### Source passage
Human recombination fraction can differ between males and females. Feenstra *et al.* (2004) used the lod scores to detect sex differences in male–female recombination fractions. The recombination rate for human females is on average 60% higher than that for human males (Fann and Ott, 1995; Broman *et al.*, 1998; Ott, 1999; Feenstra *et al.*, 2004). In linkage analysis, sex-specific recombination rates will be a consequence of imprinting, and Smalley (1993) suggested that this information could be used to try to identify the traits undergoing imprinting. Hence, it is particularly important in testing for imprinting and conducting linkage analysis with imprinting effects to incorporate the sex-specific recombination fractions into the analysis.

### Source information
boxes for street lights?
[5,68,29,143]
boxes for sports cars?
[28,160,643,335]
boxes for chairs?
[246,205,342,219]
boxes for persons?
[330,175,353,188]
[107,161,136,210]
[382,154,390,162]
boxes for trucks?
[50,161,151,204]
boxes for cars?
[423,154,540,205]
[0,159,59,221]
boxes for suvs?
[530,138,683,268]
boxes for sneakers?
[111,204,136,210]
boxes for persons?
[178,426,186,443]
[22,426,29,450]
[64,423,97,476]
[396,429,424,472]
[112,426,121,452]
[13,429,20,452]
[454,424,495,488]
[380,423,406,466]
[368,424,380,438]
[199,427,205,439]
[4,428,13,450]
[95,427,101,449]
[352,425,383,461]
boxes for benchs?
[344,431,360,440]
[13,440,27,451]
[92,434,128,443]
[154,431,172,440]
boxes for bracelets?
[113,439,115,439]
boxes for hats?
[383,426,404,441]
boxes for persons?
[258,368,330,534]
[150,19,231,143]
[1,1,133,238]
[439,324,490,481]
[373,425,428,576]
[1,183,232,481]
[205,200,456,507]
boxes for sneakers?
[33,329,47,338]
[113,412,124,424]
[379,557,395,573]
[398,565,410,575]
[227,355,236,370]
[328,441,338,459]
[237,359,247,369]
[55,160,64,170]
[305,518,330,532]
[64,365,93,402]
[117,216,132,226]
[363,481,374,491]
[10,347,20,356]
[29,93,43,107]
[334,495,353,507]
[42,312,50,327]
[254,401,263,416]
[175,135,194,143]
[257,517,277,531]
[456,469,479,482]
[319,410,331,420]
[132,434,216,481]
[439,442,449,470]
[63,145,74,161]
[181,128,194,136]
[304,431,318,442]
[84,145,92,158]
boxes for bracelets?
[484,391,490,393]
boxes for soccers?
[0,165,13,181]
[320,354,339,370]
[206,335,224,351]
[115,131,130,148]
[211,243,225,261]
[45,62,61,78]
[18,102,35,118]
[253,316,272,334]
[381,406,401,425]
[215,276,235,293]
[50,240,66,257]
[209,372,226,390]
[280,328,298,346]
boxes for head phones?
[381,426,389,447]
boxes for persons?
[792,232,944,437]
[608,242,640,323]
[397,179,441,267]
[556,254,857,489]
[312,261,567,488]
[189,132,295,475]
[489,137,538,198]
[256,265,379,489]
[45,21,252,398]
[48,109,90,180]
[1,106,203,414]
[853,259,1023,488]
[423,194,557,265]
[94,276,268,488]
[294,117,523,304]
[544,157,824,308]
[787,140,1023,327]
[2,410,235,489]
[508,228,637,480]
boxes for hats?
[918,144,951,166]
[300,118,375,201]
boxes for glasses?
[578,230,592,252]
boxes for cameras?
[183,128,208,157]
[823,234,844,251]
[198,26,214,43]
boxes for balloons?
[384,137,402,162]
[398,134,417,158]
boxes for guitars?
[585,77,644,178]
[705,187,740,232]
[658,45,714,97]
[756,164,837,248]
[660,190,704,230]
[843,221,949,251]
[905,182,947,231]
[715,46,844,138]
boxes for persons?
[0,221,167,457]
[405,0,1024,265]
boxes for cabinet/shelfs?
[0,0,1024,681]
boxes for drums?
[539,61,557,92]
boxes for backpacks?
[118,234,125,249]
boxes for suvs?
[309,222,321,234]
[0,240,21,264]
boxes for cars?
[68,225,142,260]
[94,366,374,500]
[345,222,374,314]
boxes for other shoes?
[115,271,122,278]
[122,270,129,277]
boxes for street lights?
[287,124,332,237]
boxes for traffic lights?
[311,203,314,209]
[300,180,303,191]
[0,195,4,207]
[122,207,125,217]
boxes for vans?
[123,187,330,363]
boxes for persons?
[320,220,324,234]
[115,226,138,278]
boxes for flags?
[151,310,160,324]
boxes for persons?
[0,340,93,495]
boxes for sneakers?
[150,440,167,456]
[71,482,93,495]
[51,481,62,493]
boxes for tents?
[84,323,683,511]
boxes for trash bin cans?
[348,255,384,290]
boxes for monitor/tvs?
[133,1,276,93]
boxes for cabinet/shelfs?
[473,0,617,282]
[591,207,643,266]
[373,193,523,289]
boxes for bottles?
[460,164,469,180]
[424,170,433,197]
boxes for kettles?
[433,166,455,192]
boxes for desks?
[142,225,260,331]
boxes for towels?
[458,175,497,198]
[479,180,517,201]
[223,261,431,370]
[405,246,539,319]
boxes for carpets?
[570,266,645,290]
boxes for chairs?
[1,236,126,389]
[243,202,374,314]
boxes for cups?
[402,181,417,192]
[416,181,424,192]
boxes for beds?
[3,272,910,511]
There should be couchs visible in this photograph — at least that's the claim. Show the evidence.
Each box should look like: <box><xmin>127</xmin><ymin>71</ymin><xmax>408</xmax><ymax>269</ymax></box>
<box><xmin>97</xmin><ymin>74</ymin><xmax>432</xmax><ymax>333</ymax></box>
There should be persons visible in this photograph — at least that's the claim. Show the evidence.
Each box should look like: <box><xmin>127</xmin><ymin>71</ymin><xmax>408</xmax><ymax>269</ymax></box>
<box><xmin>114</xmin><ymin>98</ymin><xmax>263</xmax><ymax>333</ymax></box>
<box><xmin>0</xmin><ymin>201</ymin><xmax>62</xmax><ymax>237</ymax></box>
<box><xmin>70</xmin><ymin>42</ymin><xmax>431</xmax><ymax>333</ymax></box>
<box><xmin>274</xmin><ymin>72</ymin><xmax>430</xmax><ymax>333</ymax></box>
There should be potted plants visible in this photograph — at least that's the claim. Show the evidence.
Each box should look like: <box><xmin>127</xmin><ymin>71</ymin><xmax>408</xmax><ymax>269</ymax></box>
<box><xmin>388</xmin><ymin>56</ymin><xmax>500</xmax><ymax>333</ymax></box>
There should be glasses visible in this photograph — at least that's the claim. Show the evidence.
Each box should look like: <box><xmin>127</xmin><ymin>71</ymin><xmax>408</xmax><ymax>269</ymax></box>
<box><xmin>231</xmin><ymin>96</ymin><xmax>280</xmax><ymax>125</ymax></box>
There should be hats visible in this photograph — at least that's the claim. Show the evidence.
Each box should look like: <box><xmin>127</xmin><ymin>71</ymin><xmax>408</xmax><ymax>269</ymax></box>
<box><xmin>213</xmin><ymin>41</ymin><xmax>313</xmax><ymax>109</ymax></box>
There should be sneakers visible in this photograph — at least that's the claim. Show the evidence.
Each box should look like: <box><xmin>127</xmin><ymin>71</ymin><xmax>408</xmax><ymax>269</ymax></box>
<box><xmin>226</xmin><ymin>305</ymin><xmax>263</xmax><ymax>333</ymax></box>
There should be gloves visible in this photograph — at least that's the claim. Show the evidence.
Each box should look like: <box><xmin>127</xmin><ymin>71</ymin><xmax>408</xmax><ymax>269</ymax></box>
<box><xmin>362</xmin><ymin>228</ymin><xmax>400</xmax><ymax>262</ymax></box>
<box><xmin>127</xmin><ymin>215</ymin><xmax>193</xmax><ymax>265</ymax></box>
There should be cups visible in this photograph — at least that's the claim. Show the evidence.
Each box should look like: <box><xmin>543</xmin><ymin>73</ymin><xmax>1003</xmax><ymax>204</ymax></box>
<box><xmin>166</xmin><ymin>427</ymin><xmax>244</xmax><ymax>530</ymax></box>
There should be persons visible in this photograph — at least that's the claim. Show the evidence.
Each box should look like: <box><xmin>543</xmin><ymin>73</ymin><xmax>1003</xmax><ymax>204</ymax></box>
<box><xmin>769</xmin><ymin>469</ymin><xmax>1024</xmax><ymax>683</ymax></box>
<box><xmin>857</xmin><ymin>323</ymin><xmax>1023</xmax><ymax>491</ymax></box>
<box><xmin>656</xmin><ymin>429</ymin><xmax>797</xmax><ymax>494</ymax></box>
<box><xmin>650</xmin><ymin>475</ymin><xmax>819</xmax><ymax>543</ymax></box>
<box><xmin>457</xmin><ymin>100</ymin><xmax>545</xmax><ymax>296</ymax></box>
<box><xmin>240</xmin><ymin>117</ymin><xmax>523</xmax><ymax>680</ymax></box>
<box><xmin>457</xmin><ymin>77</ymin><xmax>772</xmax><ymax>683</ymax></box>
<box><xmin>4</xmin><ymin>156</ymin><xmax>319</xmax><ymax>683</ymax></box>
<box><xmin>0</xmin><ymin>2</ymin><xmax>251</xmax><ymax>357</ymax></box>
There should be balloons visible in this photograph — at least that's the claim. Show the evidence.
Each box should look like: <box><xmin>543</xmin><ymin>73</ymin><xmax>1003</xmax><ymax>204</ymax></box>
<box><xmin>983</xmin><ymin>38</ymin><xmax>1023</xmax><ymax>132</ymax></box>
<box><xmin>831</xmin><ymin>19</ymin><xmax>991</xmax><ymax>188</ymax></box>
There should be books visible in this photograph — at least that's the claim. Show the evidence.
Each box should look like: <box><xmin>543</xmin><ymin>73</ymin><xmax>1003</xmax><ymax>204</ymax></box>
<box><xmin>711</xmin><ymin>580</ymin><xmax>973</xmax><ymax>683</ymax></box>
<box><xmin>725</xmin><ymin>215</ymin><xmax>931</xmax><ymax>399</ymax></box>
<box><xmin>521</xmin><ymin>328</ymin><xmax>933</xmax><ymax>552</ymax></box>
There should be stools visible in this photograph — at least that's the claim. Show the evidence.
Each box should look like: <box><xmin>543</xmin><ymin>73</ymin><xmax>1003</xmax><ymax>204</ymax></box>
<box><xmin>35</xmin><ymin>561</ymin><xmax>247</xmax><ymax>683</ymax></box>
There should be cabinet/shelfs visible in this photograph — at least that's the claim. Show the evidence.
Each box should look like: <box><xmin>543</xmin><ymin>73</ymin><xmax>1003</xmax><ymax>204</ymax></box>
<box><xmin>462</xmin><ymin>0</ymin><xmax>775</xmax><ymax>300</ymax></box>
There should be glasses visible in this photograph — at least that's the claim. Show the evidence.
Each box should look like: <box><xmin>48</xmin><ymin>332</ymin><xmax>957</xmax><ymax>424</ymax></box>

### Problems and tasks
(1) Answer these questions from the passage on recombination fractions.
(a) What did Feenstra et al. (2004) use to detect sex differences in recombination fractions?
(b) On average, how much higher is the recombination rate for human females than for human males?
(c) What did Smalley (1993) suggest information on sex-specific recombination rates could be used for?
(2) Output the portion of the passage on recombination fractions between "Human recombination fraction" and "into the analysis.", inclusive.
The data has no connection to the passage on recombination fractions.

### Results in order
(1)
(a) They used lod scores.
(b) It is 60% higher on average.
(c) It could be used to try to identify the traits undergoing imprinting.

(2)
Human recombination fraction can differ between males and females. Feenstra *et al.* (2004) used the lod scores to detect sex differences in male–female recombination fractions. The recombination rate for human females is on average 60% higher than that for human males (Fann and Ott, 1995; Broman *et al.*, 1998; Ott, 1999; Feenstra *et al.*, 2004). In linkage analysis, sex-specific recombination rates will be a consequence of imprinting, and Smalley (1993) suggested that this information could be used to try to identify the traits undergoing imprinting. Hence, it is particularly important in testing for imprinting and conducting linkage analysis with imprinting effects to incorporate the sex-specific recombination fractions into the analysis.